Over the last full economic cycle, from 1993 to 2008, the cost of a hectare of residential land in London rose by over 300% in real terms, to more than £8m ($15m) and enough green-belt land is available in Greater London to build 1.6m houses at average densities, according to Paul Cheshire of the London School of Economics (LSE) — about 30 times the number of new houses London needs a year. "But opposition from homeowners is strong — especially from those near the green belt, who do not much like the thought of newcomers bringing down property prices. Today, though approved applications to build on it have risen a bit, the green belt is virtually as big as it was in 2007. Many argue that developing brownfield land (land previously used for some industrial purpose) would solve London’s problems. Research by Nathaniel Lichfield and Partners, a consultancy, however, concludes that brownfield sites could accommodate less than half of the homes required up to 2030."

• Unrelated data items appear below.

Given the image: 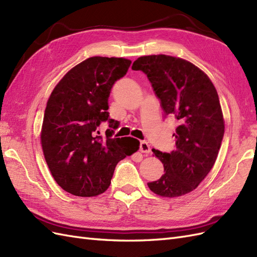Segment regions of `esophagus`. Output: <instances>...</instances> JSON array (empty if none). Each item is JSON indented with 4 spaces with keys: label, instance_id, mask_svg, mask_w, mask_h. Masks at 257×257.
Listing matches in <instances>:
<instances>
[{
    "label": "esophagus",
    "instance_id": "esophagus-1",
    "mask_svg": "<svg viewBox=\"0 0 257 257\" xmlns=\"http://www.w3.org/2000/svg\"><path fill=\"white\" fill-rule=\"evenodd\" d=\"M140 150L141 153H144L148 155L150 153V147H149V144L146 141H142L140 144Z\"/></svg>",
    "mask_w": 257,
    "mask_h": 257
}]
</instances>
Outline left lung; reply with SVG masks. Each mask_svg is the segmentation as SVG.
<instances>
[{
	"label": "left lung",
	"instance_id": "1",
	"mask_svg": "<svg viewBox=\"0 0 257 257\" xmlns=\"http://www.w3.org/2000/svg\"><path fill=\"white\" fill-rule=\"evenodd\" d=\"M134 71L147 75L166 115H173L177 149H153L164 164L165 174L147 183L164 197L182 196L195 190L215 165L224 133L219 97L209 77L191 62L158 54L137 59Z\"/></svg>",
	"mask_w": 257,
	"mask_h": 257
}]
</instances>
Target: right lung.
Returning a JSON list of instances; mask_svg holds the SVG:
<instances>
[{
  "mask_svg": "<svg viewBox=\"0 0 257 257\" xmlns=\"http://www.w3.org/2000/svg\"><path fill=\"white\" fill-rule=\"evenodd\" d=\"M131 63L92 56L68 71L48 100L40 136L43 155L55 182L73 195L107 191L117 162L140 148L133 137L112 139L117 122L108 112L111 88ZM105 120L109 128L102 138L97 127Z\"/></svg>",
  "mask_w": 257,
  "mask_h": 257,
  "instance_id": "1",
  "label": "right lung"
}]
</instances>
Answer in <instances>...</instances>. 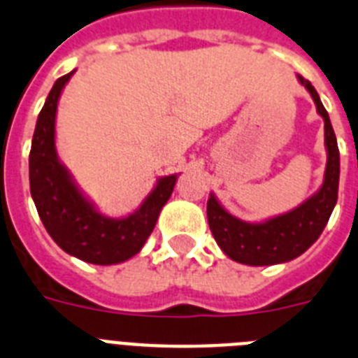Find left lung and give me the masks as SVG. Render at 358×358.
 Returning a JSON list of instances; mask_svg holds the SVG:
<instances>
[{"label":"left lung","instance_id":"left-lung-1","mask_svg":"<svg viewBox=\"0 0 358 358\" xmlns=\"http://www.w3.org/2000/svg\"><path fill=\"white\" fill-rule=\"evenodd\" d=\"M299 80L306 86L317 106V111L324 119V141L328 149L324 183L315 196L304 201L292 213L273 217L265 223H245L231 216L210 194L207 200V220L216 243L231 259L245 265L263 266L290 261L315 241L324 231L331 210L337 203L338 192V148L334 127L329 122L328 111L324 110L321 99L310 80L299 76Z\"/></svg>","mask_w":358,"mask_h":358}]
</instances>
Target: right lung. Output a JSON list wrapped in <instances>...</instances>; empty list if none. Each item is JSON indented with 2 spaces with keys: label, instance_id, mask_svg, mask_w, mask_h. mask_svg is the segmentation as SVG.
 <instances>
[{
  "label": "right lung",
  "instance_id": "right-lung-1",
  "mask_svg": "<svg viewBox=\"0 0 358 358\" xmlns=\"http://www.w3.org/2000/svg\"><path fill=\"white\" fill-rule=\"evenodd\" d=\"M71 73L55 80L37 117L29 160L30 192L43 225L64 252L93 265H115L141 252L169 200L176 176L158 180L155 191L131 216L111 220L93 209L55 155V111Z\"/></svg>",
  "mask_w": 358,
  "mask_h": 358
}]
</instances>
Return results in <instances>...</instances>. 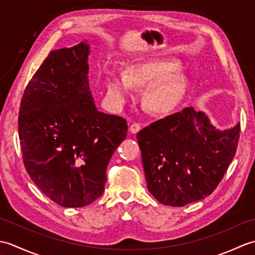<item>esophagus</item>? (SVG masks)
I'll use <instances>...</instances> for the list:
<instances>
[{
  "label": "esophagus",
  "instance_id": "obj_1",
  "mask_svg": "<svg viewBox=\"0 0 255 255\" xmlns=\"http://www.w3.org/2000/svg\"><path fill=\"white\" fill-rule=\"evenodd\" d=\"M140 129H141V126H140L139 123H132L130 125V128H129V130H130L131 133H137Z\"/></svg>",
  "mask_w": 255,
  "mask_h": 255
}]
</instances>
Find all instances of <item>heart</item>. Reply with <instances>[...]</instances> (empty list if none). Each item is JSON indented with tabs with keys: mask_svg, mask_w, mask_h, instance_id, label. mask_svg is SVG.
<instances>
[{
	"mask_svg": "<svg viewBox=\"0 0 255 255\" xmlns=\"http://www.w3.org/2000/svg\"><path fill=\"white\" fill-rule=\"evenodd\" d=\"M174 62L150 60L129 68L126 74L110 71L106 77L105 100L113 108H122L131 97L132 88H147L143 105L152 114H166L178 105L186 93V79Z\"/></svg>",
	"mask_w": 255,
	"mask_h": 255,
	"instance_id": "obj_1",
	"label": "heart"
}]
</instances>
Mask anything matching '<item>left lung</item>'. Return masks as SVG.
<instances>
[{
    "label": "left lung",
    "instance_id": "left-lung-1",
    "mask_svg": "<svg viewBox=\"0 0 255 255\" xmlns=\"http://www.w3.org/2000/svg\"><path fill=\"white\" fill-rule=\"evenodd\" d=\"M240 125L221 131L193 107L159 119L137 133L149 192L183 207L213 193L236 154Z\"/></svg>",
    "mask_w": 255,
    "mask_h": 255
}]
</instances>
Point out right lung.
<instances>
[{"instance_id":"add662e5","label":"right lung","mask_w":255,"mask_h":255,"mask_svg":"<svg viewBox=\"0 0 255 255\" xmlns=\"http://www.w3.org/2000/svg\"><path fill=\"white\" fill-rule=\"evenodd\" d=\"M90 46L51 51L21 97L18 133L30 178L62 207H83L104 192L127 121L96 110L89 85Z\"/></svg>"}]
</instances>
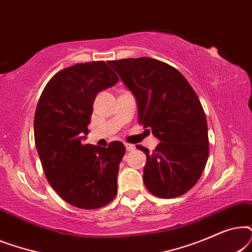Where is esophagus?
<instances>
[{"label": "esophagus", "instance_id": "obj_1", "mask_svg": "<svg viewBox=\"0 0 252 252\" xmlns=\"http://www.w3.org/2000/svg\"><path fill=\"white\" fill-rule=\"evenodd\" d=\"M125 148L127 151H133L134 149H135V147H134L133 144H129V143H125Z\"/></svg>", "mask_w": 252, "mask_h": 252}]
</instances>
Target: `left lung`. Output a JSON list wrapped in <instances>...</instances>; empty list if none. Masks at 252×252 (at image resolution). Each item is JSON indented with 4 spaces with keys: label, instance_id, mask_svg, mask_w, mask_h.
Instances as JSON below:
<instances>
[{
    "label": "left lung",
    "instance_id": "left-lung-1",
    "mask_svg": "<svg viewBox=\"0 0 252 252\" xmlns=\"http://www.w3.org/2000/svg\"><path fill=\"white\" fill-rule=\"evenodd\" d=\"M109 65L136 99L137 118L160 141L147 156L143 181L160 198L184 195L201 178L209 157L208 124L201 102L177 68L149 57Z\"/></svg>",
    "mask_w": 252,
    "mask_h": 252
}]
</instances>
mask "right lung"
<instances>
[{
  "label": "right lung",
  "instance_id": "obj_1",
  "mask_svg": "<svg viewBox=\"0 0 252 252\" xmlns=\"http://www.w3.org/2000/svg\"><path fill=\"white\" fill-rule=\"evenodd\" d=\"M118 81L105 62L75 64L57 72L37 102L34 139L44 174L55 191L75 208H102L117 195L125 146L113 141L102 148L82 140L89 133L96 95Z\"/></svg>",
  "mask_w": 252,
  "mask_h": 252
}]
</instances>
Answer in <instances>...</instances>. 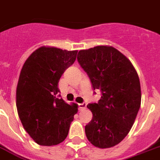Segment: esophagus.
I'll return each instance as SVG.
<instances>
[{
  "instance_id": "1",
  "label": "esophagus",
  "mask_w": 160,
  "mask_h": 160,
  "mask_svg": "<svg viewBox=\"0 0 160 160\" xmlns=\"http://www.w3.org/2000/svg\"><path fill=\"white\" fill-rule=\"evenodd\" d=\"M86 103H80V104H78V107H79V110L80 111H83L86 108Z\"/></svg>"
}]
</instances>
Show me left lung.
Masks as SVG:
<instances>
[{
  "label": "left lung",
  "instance_id": "1",
  "mask_svg": "<svg viewBox=\"0 0 160 160\" xmlns=\"http://www.w3.org/2000/svg\"><path fill=\"white\" fill-rule=\"evenodd\" d=\"M77 60L88 74L93 90L102 92L98 103L87 106L92 114L85 126L87 138L98 148L115 146L128 135L140 109L138 73L129 59L112 46L80 50Z\"/></svg>",
  "mask_w": 160,
  "mask_h": 160
}]
</instances>
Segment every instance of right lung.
Segmentation results:
<instances>
[{
    "instance_id": "right-lung-1",
    "label": "right lung",
    "mask_w": 160,
    "mask_h": 160,
    "mask_svg": "<svg viewBox=\"0 0 160 160\" xmlns=\"http://www.w3.org/2000/svg\"><path fill=\"white\" fill-rule=\"evenodd\" d=\"M77 50L42 46L24 62L16 90V106L24 129L41 146H54L68 137L78 105L60 98L58 85Z\"/></svg>"
}]
</instances>
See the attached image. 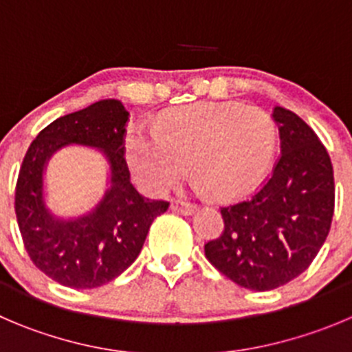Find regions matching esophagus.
Listing matches in <instances>:
<instances>
[{
	"label": "esophagus",
	"instance_id": "obj_1",
	"mask_svg": "<svg viewBox=\"0 0 352 352\" xmlns=\"http://www.w3.org/2000/svg\"><path fill=\"white\" fill-rule=\"evenodd\" d=\"M170 208H172L173 212L180 213V215H191V213L196 210V206L191 205V203H186V201H172Z\"/></svg>",
	"mask_w": 352,
	"mask_h": 352
}]
</instances>
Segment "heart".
I'll use <instances>...</instances> for the list:
<instances>
[{"label": "heart", "instance_id": "heart-1", "mask_svg": "<svg viewBox=\"0 0 352 352\" xmlns=\"http://www.w3.org/2000/svg\"><path fill=\"white\" fill-rule=\"evenodd\" d=\"M271 114L238 102H206L161 114L154 128L133 126L126 137L131 175L151 195H165L186 177L189 161L199 191L219 198L252 191L276 151Z\"/></svg>", "mask_w": 352, "mask_h": 352}]
</instances>
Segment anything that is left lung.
<instances>
[{
	"mask_svg": "<svg viewBox=\"0 0 352 352\" xmlns=\"http://www.w3.org/2000/svg\"><path fill=\"white\" fill-rule=\"evenodd\" d=\"M281 156L271 177L248 199L221 208L224 231L205 255L229 280L248 290L287 285L309 267L330 232L333 168L313 128L276 106Z\"/></svg>",
	"mask_w": 352,
	"mask_h": 352,
	"instance_id": "left-lung-1",
	"label": "left lung"
}]
</instances>
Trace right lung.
<instances>
[{
    "instance_id": "1",
    "label": "right lung",
    "mask_w": 352,
    "mask_h": 352,
    "mask_svg": "<svg viewBox=\"0 0 352 352\" xmlns=\"http://www.w3.org/2000/svg\"><path fill=\"white\" fill-rule=\"evenodd\" d=\"M128 116L116 98L65 114L39 131L22 161L15 213L24 246L36 267L64 287L88 290L118 278L139 257L154 219L168 210V203L144 198L130 182L123 156ZM71 143L101 151L110 187L90 212L62 219L44 199V170Z\"/></svg>"
}]
</instances>
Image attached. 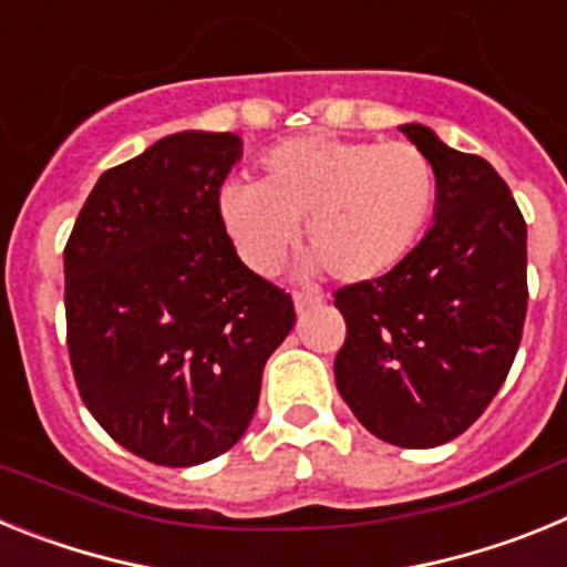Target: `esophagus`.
<instances>
[{
	"label": "esophagus",
	"instance_id": "esophagus-1",
	"mask_svg": "<svg viewBox=\"0 0 567 567\" xmlns=\"http://www.w3.org/2000/svg\"><path fill=\"white\" fill-rule=\"evenodd\" d=\"M292 300H295V309H298L300 315L309 312V309L318 307V303H320L318 295H309V292H295V298H292Z\"/></svg>",
	"mask_w": 567,
	"mask_h": 567
}]
</instances>
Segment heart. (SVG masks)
I'll list each match as a JSON object with an SVG mask.
<instances>
[{"label": "heart", "mask_w": 567, "mask_h": 567, "mask_svg": "<svg viewBox=\"0 0 567 567\" xmlns=\"http://www.w3.org/2000/svg\"><path fill=\"white\" fill-rule=\"evenodd\" d=\"M434 198V167L414 144L315 133L269 150L258 184H224L218 218L252 272H278L303 221L315 267L363 284L412 255Z\"/></svg>", "instance_id": "obj_1"}]
</instances>
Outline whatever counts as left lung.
I'll return each instance as SVG.
<instances>
[{
    "label": "left lung",
    "instance_id": "8db88e82",
    "mask_svg": "<svg viewBox=\"0 0 567 567\" xmlns=\"http://www.w3.org/2000/svg\"><path fill=\"white\" fill-rule=\"evenodd\" d=\"M437 178L434 224L378 280L334 292L346 340L334 383L385 443L434 449L488 409L523 340L528 309L525 218L485 158L403 124Z\"/></svg>",
    "mask_w": 567,
    "mask_h": 567
}]
</instances>
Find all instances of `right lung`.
<instances>
[{"mask_svg":"<svg viewBox=\"0 0 567 567\" xmlns=\"http://www.w3.org/2000/svg\"><path fill=\"white\" fill-rule=\"evenodd\" d=\"M235 133L184 130L102 173L64 247L79 394L135 457L187 468L229 452L295 323L218 218Z\"/></svg>","mask_w":567,"mask_h":567,"instance_id":"obj_1","label":"right lung"}]
</instances>
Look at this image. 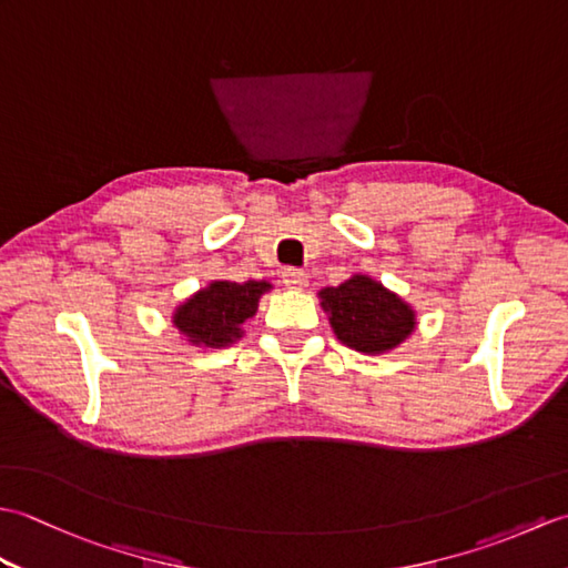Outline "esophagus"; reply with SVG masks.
<instances>
[{"mask_svg":"<svg viewBox=\"0 0 568 568\" xmlns=\"http://www.w3.org/2000/svg\"><path fill=\"white\" fill-rule=\"evenodd\" d=\"M283 283L285 287H291V291H303L307 285V273L303 268H295V265H287L283 271Z\"/></svg>","mask_w":568,"mask_h":568,"instance_id":"1","label":"esophagus"}]
</instances>
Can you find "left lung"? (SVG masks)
Wrapping results in <instances>:
<instances>
[{
    "instance_id": "8db88e82",
    "label": "left lung",
    "mask_w": 568,
    "mask_h": 568,
    "mask_svg": "<svg viewBox=\"0 0 568 568\" xmlns=\"http://www.w3.org/2000/svg\"><path fill=\"white\" fill-rule=\"evenodd\" d=\"M320 295L334 334L356 352H388L415 329V312L366 275H354L339 287H324Z\"/></svg>"
}]
</instances>
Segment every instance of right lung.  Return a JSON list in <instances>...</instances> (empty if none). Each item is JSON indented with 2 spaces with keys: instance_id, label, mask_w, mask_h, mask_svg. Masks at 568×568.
<instances>
[{
  "instance_id": "right-lung-1",
  "label": "right lung",
  "mask_w": 568,
  "mask_h": 568,
  "mask_svg": "<svg viewBox=\"0 0 568 568\" xmlns=\"http://www.w3.org/2000/svg\"><path fill=\"white\" fill-rule=\"evenodd\" d=\"M268 287L263 281H216L180 305L173 322L192 344L226 346L241 336V324L256 315L258 297Z\"/></svg>"
}]
</instances>
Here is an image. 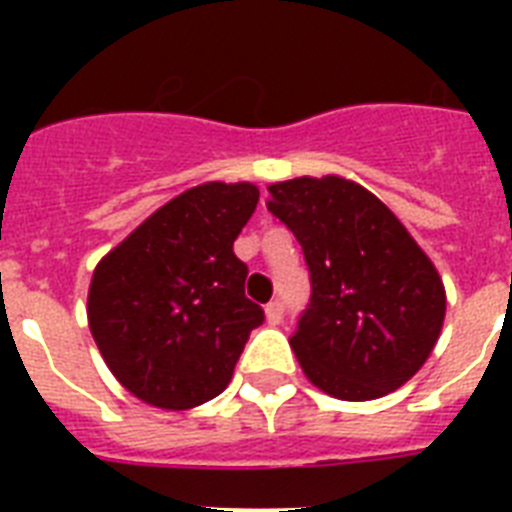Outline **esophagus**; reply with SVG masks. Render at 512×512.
I'll return each instance as SVG.
<instances>
[{"label": "esophagus", "instance_id": "esophagus-1", "mask_svg": "<svg viewBox=\"0 0 512 512\" xmlns=\"http://www.w3.org/2000/svg\"><path fill=\"white\" fill-rule=\"evenodd\" d=\"M281 319H284V305H281L279 300H273V303L265 305V321H268L271 327L281 324Z\"/></svg>", "mask_w": 512, "mask_h": 512}]
</instances>
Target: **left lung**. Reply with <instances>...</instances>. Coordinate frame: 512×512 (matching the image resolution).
Wrapping results in <instances>:
<instances>
[{"instance_id": "obj_1", "label": "left lung", "mask_w": 512, "mask_h": 512, "mask_svg": "<svg viewBox=\"0 0 512 512\" xmlns=\"http://www.w3.org/2000/svg\"><path fill=\"white\" fill-rule=\"evenodd\" d=\"M268 209L295 233L311 305L289 345L305 377L340 401H372L409 382L436 348L446 289L404 223L340 175L268 185Z\"/></svg>"}]
</instances>
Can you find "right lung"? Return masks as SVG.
<instances>
[{"label": "right lung", "instance_id": "add662e5", "mask_svg": "<svg viewBox=\"0 0 512 512\" xmlns=\"http://www.w3.org/2000/svg\"><path fill=\"white\" fill-rule=\"evenodd\" d=\"M260 199L252 183L193 185L116 244L92 273L87 321L132 396L183 412L220 396L263 308L244 297L233 241Z\"/></svg>", "mask_w": 512, "mask_h": 512}]
</instances>
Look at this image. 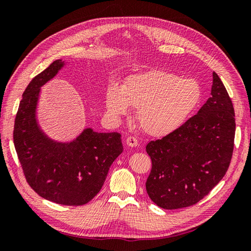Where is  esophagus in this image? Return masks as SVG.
<instances>
[{
	"instance_id": "34e87169",
	"label": "esophagus",
	"mask_w": 251,
	"mask_h": 251,
	"mask_svg": "<svg viewBox=\"0 0 251 251\" xmlns=\"http://www.w3.org/2000/svg\"><path fill=\"white\" fill-rule=\"evenodd\" d=\"M126 144L130 148H135V147H137L138 146V140H137V138H135V137H133V136H128V137L126 138Z\"/></svg>"
}]
</instances>
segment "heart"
<instances>
[{
    "label": "heart",
    "mask_w": 251,
    "mask_h": 251,
    "mask_svg": "<svg viewBox=\"0 0 251 251\" xmlns=\"http://www.w3.org/2000/svg\"><path fill=\"white\" fill-rule=\"evenodd\" d=\"M202 97V87L196 79L151 70L130 75L121 87L110 83L104 103L113 118L127 115L131 108L137 109L142 131L160 138L178 131L200 107Z\"/></svg>",
    "instance_id": "obj_1"
}]
</instances>
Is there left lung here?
<instances>
[{
    "instance_id": "obj_1",
    "label": "left lung",
    "mask_w": 251,
    "mask_h": 251,
    "mask_svg": "<svg viewBox=\"0 0 251 251\" xmlns=\"http://www.w3.org/2000/svg\"><path fill=\"white\" fill-rule=\"evenodd\" d=\"M210 97L178 131L151 141V171L148 195L164 209L198 203L224 177L230 164L235 133L230 97L216 72Z\"/></svg>"
}]
</instances>
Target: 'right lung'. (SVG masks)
<instances>
[{
    "instance_id": "right-lung-1",
    "label": "right lung",
    "mask_w": 251,
    "mask_h": 251,
    "mask_svg": "<svg viewBox=\"0 0 251 251\" xmlns=\"http://www.w3.org/2000/svg\"><path fill=\"white\" fill-rule=\"evenodd\" d=\"M67 63L56 59L30 81L14 121L13 142L26 180L33 191L62 205L78 206L100 191L114 160L123 153L119 133H98L92 127L70 141L52 139L37 119L41 89Z\"/></svg>"
}]
</instances>
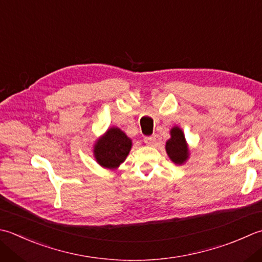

The Economist added later:
"A plethora of other regulations also block development. By one count there are ten protected views of St Paul’s Cathedral, including one from a specific oak tree on Hampstead Heath. This imposes severe restrictions on building height across the city. Population density in central London is about half New York’s. According to Mr Cheshire and Christian Hilber, also of the LSE, restrictive planning policies inflate the price of office space in the West End by about 800%. A square foot there is twice as expensive as in midtown Manhattan."
Restrictive planning policy means housebuilders struggle to find open land to develop. Some 50,000 fewer new-build houses come to market each year now than in the 1980s.
"Demographic changes are also at work. An ageing population is a less mobile one. The way council tax is levied also gives elderly folk less incentive to downsize. It was last updated in 1993 and the priciest homes are taxed lightly. Meanwhile, more Britons live alone. Since 1981, the share of households with one occupant has risen from 20% to nearly 30%. Singletons are less likely than those with children to need extra space, so they may not need to move up the housing ladder."